**Tasks to perform**
• A. From the article about traveling Europe by motor home with dogs, copy the stretch from "Have you ever" through "Here's her story...".
• B. In the article about traveling Europe by motor home with dogs, in which city did the night out that led to the trip take place?

**Selected text**
+---+

Dogs Abroad: A Pet Owner’s European Adventure (Part 1)
Have you ever thought about packing it all up, putting your working life on hold temporarily and taking time out to travel with your loved ones? For some it's a pipe dream. Something you would love to do but the reality is a little daunting.
For Emma Burton however, a night out in Newcastle upon Tyne in May involved more than a fun night out with her husband, Paul, it led to a conversation which saw her and Paul pack up their belongings, buy a motor home and take off to see the sights around Europe with their two beloved dogs, Ozwena (Ozzie) and Uluru (Roo).
Here's her story...
It’s nearly 5 months now since we left the UK to explore Europe in our motor home. We first decided to go on our trip earlier this year after a night out in our home town. Aged 41 we had both become stagnant in our lives and needed a change. We had backpacked around Australia and Asia for 18 months a good few years ago but that didn’t involve taking two much loved dogs and a motor home to look after to live in. With our decision made we had the bit between our teeth and looking back, our sheer determination, risk taking and often downright naivety brings us to where we are now.

+---+

**Listed entries**
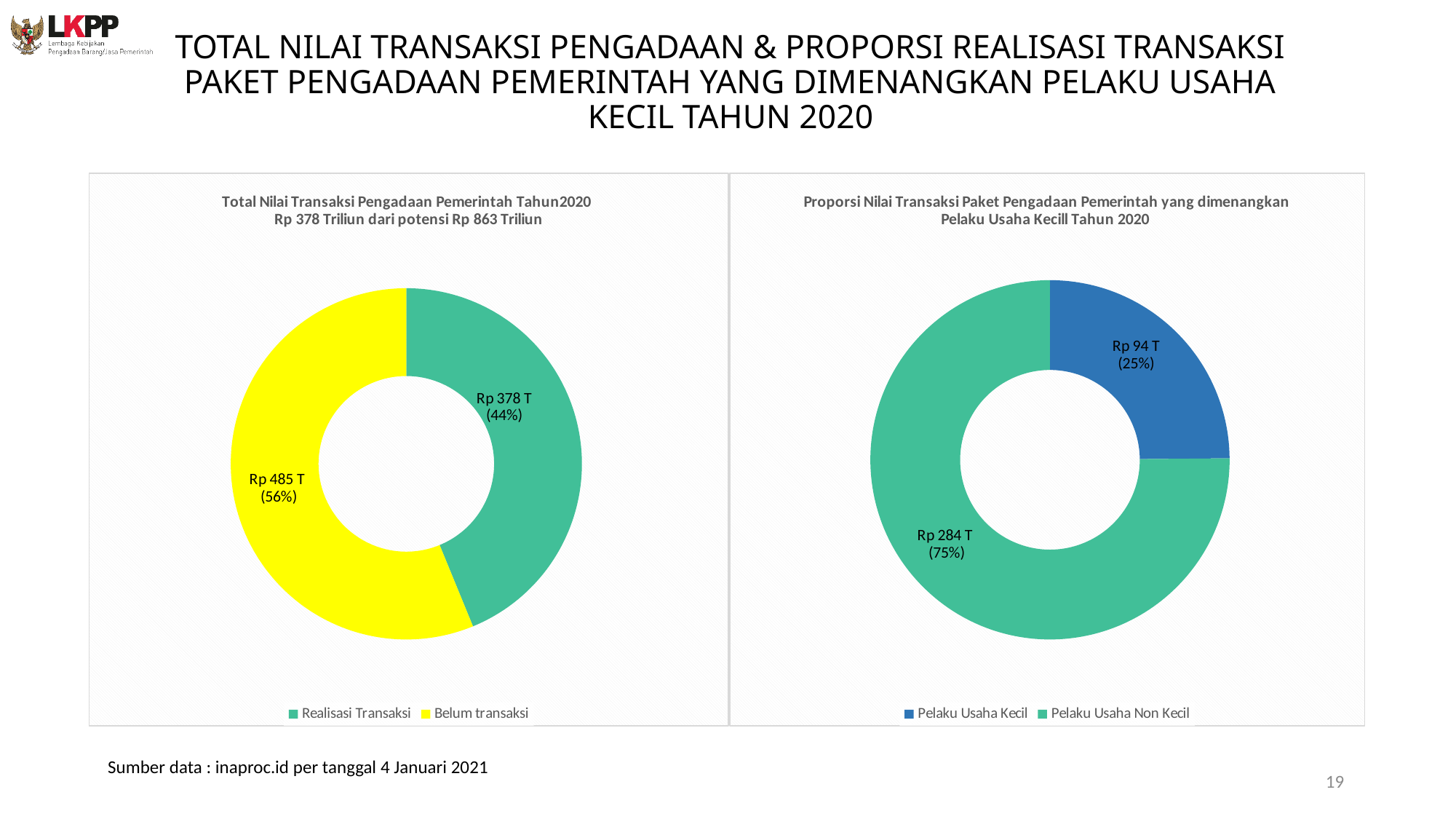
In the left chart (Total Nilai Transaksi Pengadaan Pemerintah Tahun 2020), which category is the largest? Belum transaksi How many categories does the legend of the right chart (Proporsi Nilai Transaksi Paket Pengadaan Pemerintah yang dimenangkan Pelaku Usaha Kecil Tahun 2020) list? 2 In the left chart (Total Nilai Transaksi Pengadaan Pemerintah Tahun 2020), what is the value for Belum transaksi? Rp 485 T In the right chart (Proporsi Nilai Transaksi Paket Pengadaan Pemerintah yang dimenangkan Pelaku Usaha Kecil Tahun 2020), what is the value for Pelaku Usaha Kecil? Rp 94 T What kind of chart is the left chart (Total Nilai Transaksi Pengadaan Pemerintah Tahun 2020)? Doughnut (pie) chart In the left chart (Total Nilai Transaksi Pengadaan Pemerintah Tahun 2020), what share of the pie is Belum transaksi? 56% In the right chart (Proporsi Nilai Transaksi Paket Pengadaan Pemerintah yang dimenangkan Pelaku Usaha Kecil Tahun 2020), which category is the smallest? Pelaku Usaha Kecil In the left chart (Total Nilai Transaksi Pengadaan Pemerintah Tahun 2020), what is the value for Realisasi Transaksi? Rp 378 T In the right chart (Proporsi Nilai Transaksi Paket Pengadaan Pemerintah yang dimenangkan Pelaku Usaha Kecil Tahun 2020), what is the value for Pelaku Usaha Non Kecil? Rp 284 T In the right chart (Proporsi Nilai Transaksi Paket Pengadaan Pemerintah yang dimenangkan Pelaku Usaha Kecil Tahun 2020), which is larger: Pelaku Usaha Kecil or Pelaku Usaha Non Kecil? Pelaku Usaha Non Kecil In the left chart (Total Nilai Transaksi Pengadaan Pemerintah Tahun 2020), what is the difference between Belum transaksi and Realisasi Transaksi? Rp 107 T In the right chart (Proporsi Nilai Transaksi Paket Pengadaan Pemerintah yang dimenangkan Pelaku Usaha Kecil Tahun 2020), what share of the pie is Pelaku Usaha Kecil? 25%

+---+

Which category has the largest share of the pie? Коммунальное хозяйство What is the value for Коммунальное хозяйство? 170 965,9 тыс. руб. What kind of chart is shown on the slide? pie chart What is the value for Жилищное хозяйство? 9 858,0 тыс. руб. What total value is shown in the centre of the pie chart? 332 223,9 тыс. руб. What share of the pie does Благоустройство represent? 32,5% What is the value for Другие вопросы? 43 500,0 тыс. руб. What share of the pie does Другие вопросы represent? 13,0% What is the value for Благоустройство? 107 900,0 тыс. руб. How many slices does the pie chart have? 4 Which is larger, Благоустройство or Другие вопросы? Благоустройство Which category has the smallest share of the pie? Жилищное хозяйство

+---+

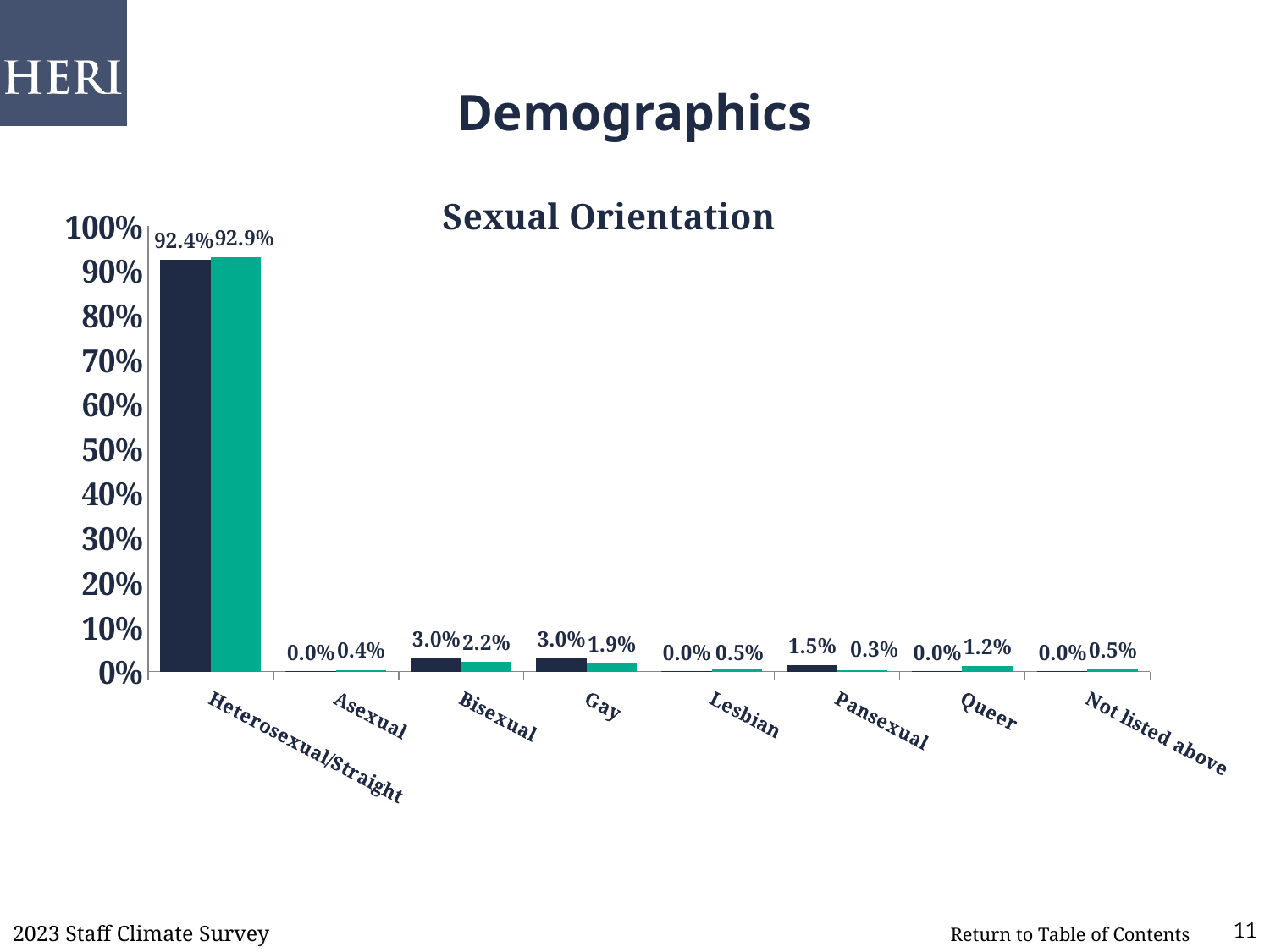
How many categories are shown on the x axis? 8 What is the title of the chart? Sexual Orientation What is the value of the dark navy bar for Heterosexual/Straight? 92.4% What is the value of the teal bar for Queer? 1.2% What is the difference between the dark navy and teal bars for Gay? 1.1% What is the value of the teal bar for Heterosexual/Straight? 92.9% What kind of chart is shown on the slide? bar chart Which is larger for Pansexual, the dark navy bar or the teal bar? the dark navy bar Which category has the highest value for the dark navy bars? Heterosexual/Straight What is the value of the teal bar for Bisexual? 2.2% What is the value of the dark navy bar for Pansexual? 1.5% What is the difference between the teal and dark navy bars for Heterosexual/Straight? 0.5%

+---+

**Task results**
• A.
Have you ever thought about packing it all up, putting your working life on hold temporarily and taking time out to travel with your loved ones? For some it's a pipe dream. Something you would love to do but the reality is a little daunting.
For Emma Burton however, a night out in Newcastle upon Tyne in May involved more than a fun night out with her husband, Paul, it led to a conversation which saw her and Paul pack up their belongings, buy a motor home and take off to see the sights around Europe with their two beloved dogs, Ozwena (Ozzie) and Uluru (Roo).
Here's her story...

• B. Newcastle upon Tyne